Spatial question entries:
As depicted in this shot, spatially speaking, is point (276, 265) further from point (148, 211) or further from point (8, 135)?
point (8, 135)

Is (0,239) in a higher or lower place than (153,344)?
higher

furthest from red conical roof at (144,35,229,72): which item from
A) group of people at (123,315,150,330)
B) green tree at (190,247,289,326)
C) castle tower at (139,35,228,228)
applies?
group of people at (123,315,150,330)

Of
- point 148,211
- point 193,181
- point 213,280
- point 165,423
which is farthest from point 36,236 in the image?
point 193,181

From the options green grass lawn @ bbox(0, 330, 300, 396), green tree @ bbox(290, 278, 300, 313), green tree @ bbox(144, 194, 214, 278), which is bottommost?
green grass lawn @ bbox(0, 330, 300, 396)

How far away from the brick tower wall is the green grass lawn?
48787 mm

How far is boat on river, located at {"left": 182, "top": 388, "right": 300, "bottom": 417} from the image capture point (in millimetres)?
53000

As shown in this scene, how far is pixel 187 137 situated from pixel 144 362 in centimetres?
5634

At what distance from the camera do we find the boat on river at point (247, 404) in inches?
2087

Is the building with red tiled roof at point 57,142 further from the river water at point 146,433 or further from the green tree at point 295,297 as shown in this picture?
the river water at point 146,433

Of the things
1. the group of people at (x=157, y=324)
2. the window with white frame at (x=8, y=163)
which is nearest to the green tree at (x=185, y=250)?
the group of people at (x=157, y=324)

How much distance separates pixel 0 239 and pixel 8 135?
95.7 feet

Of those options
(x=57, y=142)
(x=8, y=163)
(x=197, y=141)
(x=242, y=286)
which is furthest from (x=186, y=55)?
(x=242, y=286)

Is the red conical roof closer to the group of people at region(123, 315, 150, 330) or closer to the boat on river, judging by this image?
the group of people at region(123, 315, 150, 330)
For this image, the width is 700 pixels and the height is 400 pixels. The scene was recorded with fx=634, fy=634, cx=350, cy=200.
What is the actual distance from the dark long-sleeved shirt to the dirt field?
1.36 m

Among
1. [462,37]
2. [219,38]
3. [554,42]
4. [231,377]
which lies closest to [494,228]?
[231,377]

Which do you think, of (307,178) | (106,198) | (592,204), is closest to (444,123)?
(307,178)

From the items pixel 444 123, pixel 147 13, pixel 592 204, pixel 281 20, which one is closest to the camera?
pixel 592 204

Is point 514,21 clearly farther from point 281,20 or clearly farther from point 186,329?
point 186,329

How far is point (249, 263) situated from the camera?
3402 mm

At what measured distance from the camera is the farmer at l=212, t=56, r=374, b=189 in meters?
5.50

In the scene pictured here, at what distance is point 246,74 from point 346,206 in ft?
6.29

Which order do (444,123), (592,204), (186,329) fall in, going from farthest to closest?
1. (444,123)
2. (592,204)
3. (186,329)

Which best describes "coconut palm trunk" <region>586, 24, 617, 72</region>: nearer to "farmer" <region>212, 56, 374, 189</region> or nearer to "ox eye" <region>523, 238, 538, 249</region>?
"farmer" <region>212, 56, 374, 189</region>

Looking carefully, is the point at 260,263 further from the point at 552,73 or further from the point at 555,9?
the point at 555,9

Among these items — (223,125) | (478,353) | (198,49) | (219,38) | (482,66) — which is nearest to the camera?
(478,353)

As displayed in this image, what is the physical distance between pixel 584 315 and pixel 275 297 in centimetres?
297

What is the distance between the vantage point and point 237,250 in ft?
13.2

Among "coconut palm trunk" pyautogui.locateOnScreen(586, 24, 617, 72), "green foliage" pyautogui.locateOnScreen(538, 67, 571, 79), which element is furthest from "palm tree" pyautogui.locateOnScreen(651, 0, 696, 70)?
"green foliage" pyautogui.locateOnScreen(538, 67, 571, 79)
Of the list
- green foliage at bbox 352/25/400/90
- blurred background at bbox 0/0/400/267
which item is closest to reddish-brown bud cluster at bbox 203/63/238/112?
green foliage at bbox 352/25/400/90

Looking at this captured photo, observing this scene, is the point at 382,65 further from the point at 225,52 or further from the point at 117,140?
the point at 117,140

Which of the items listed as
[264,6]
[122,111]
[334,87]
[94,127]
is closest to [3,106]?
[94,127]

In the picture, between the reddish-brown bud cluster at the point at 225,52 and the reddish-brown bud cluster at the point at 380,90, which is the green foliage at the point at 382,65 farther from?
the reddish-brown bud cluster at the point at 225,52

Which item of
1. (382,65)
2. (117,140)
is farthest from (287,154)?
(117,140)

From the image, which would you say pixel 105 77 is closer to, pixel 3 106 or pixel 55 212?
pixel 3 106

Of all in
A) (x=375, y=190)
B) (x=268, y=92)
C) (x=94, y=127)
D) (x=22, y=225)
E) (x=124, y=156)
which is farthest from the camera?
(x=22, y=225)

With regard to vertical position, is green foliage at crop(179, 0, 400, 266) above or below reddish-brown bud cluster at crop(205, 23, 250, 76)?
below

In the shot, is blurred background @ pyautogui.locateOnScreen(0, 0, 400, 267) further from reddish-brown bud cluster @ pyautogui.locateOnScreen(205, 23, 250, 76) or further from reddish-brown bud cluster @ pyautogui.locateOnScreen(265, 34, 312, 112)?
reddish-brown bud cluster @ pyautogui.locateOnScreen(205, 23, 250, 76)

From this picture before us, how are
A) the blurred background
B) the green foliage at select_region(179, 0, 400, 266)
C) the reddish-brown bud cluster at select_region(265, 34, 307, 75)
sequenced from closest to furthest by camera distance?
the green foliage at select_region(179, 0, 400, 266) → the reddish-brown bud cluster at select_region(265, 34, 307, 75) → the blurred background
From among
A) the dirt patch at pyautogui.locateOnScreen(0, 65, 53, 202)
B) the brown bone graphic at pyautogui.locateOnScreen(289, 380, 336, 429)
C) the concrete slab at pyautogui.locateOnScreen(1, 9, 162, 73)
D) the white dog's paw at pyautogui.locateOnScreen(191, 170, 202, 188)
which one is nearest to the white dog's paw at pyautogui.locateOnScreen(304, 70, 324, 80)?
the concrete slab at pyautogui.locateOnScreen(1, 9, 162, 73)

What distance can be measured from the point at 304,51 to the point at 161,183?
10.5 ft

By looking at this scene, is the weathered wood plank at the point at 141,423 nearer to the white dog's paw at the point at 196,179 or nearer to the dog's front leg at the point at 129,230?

Directions: Write out the whole listing exactly.

Written reply:
As depicted in this shot, spatially speaking, is point (276, 265) further from point (148, 211) or further from point (8, 135)?
point (8, 135)

Is (0,239) in a higher or lower place than (153,344)?
higher

furthest from red conical roof at (144,35,229,72): which item from
A) group of people at (123,315,150,330)
B) green tree at (190,247,289,326)
C) castle tower at (139,35,228,228)
applies?
group of people at (123,315,150,330)

Of
- point 148,211
- point 193,181
- point 213,280
- point 165,423
which is farthest from point 36,236 in the image?
point 193,181

From the options green grass lawn @ bbox(0, 330, 300, 396), green tree @ bbox(290, 278, 300, 313), green tree @ bbox(144, 194, 214, 278), which is bottommost?
green grass lawn @ bbox(0, 330, 300, 396)

How far away from the brick tower wall is the green grass lawn?
48787 mm

How far is boat on river, located at {"left": 182, "top": 388, "right": 300, "bottom": 417} from the image capture point (in millimetres)?
53000

As shown in this scene, how far is pixel 187 137 situated from pixel 144 362 in centimetres?
5634

At what distance from the camera do we find the boat on river at point (247, 404) in inches?
2087

Is the building with red tiled roof at point 57,142 further from the river water at point 146,433 or further from the green tree at point 295,297 as shown in this picture?
the river water at point 146,433

Of the things
1. the group of people at (x=157, y=324)
2. the window with white frame at (x=8, y=163)
which is nearest to the green tree at (x=185, y=250)?
the group of people at (x=157, y=324)

How much distance separates pixel 0 239 and pixel 8 135?
95.7 feet

Of those options
(x=57, y=142)
(x=8, y=163)
(x=197, y=141)
(x=242, y=286)
which is furthest from (x=186, y=55)?
(x=242, y=286)

Is the red conical roof closer to the group of people at region(123, 315, 150, 330) or closer to the boat on river, judging by this image?
the group of people at region(123, 315, 150, 330)
For this image, the width is 700 pixels and the height is 400 pixels. The scene was recorded with fx=634, fy=634, cx=350, cy=200.
What is the actual distance from the dark long-sleeved shirt to the dirt field?
1.36 m

Among
1. [462,37]
2. [219,38]
3. [554,42]
4. [231,377]
which lies closest to [494,228]?
[231,377]

Which do you think, of (307,178) | (106,198) | (592,204), is closest to (444,123)?
(307,178)

From the items pixel 444 123, pixel 147 13, pixel 592 204, pixel 281 20, which one is closest to the camera?
pixel 592 204

Is point 514,21 clearly farther from point 281,20 or clearly farther from point 186,329?
point 186,329

How far is point (249, 263) situated from the camera?
3402 mm

At what measured distance from the camera is the farmer at l=212, t=56, r=374, b=189 in meters?
5.50

In the scene pictured here, at what distance is point 246,74 from point 346,206 in ft?
6.29

Which order do (444,123), (592,204), (186,329) fall in, going from farthest to closest?
1. (444,123)
2. (592,204)
3. (186,329)

Which best describes "coconut palm trunk" <region>586, 24, 617, 72</region>: nearer to "farmer" <region>212, 56, 374, 189</region> or nearer to "ox eye" <region>523, 238, 538, 249</region>?
"farmer" <region>212, 56, 374, 189</region>

Looking carefully, is the point at 260,263 further from the point at 552,73 or further from the point at 555,9?
the point at 555,9

Among these items — (223,125) | (478,353) | (198,49) | (219,38) | (482,66) — which is nearest to the camera?
(478,353)

As displayed in this image, what is the physical distance between pixel 584 315 and pixel 275 297 in centimetres?
297

What is the distance between the vantage point and point 237,250 in ft?
13.2

Among "coconut palm trunk" pyautogui.locateOnScreen(586, 24, 617, 72), "green foliage" pyautogui.locateOnScreen(538, 67, 571, 79), which element is furthest from "palm tree" pyautogui.locateOnScreen(651, 0, 696, 70)?
"green foliage" pyautogui.locateOnScreen(538, 67, 571, 79)
Of the list
- green foliage at bbox 352/25/400/90
- blurred background at bbox 0/0/400/267
which item is closest to reddish-brown bud cluster at bbox 203/63/238/112?
green foliage at bbox 352/25/400/90

Looking at this captured photo, observing this scene, is the point at 382,65 further from the point at 225,52 or further from the point at 117,140?
the point at 117,140

Which of the items listed as
[264,6]
[122,111]
[334,87]
[94,127]
is closest to [3,106]?
[94,127]

In the picture, between the reddish-brown bud cluster at the point at 225,52 and the reddish-brown bud cluster at the point at 380,90, which is the green foliage at the point at 382,65 farther from?
the reddish-brown bud cluster at the point at 225,52

Which item of
1. (382,65)
2. (117,140)
is farthest from (287,154)?
(117,140)

From the image, which would you say pixel 105 77 is closer to, pixel 3 106 or pixel 55 212?
pixel 3 106

Of all in
A) (x=375, y=190)
B) (x=268, y=92)
C) (x=94, y=127)
D) (x=22, y=225)
E) (x=124, y=156)
which is farthest from the camera?
(x=22, y=225)

With regard to vertical position, is green foliage at crop(179, 0, 400, 266) above or below reddish-brown bud cluster at crop(205, 23, 250, 76)?
below

In the shot, is blurred background @ pyautogui.locateOnScreen(0, 0, 400, 267) further from reddish-brown bud cluster @ pyautogui.locateOnScreen(205, 23, 250, 76) or further from reddish-brown bud cluster @ pyautogui.locateOnScreen(265, 34, 312, 112)?
reddish-brown bud cluster @ pyautogui.locateOnScreen(205, 23, 250, 76)

From this picture before us, how are
A) the blurred background
B) the green foliage at select_region(179, 0, 400, 266)
C) the reddish-brown bud cluster at select_region(265, 34, 307, 75)
sequenced from closest to furthest by camera distance?
the green foliage at select_region(179, 0, 400, 266) → the reddish-brown bud cluster at select_region(265, 34, 307, 75) → the blurred background
From among
A) the dirt patch at pyautogui.locateOnScreen(0, 65, 53, 202)
B) the brown bone graphic at pyautogui.locateOnScreen(289, 380, 336, 429)
C) the concrete slab at pyautogui.locateOnScreen(1, 9, 162, 73)
D) the white dog's paw at pyautogui.locateOnScreen(191, 170, 202, 188)
which one is nearest to the white dog's paw at pyautogui.locateOnScreen(304, 70, 324, 80)?
the concrete slab at pyautogui.locateOnScreen(1, 9, 162, 73)

What distance can be measured from the point at 304,51 to the point at 161,183?
10.5 ft

By looking at this scene, is the weathered wood plank at the point at 141,423 nearer to the white dog's paw at the point at 196,179 or nearer to the dog's front leg at the point at 129,230?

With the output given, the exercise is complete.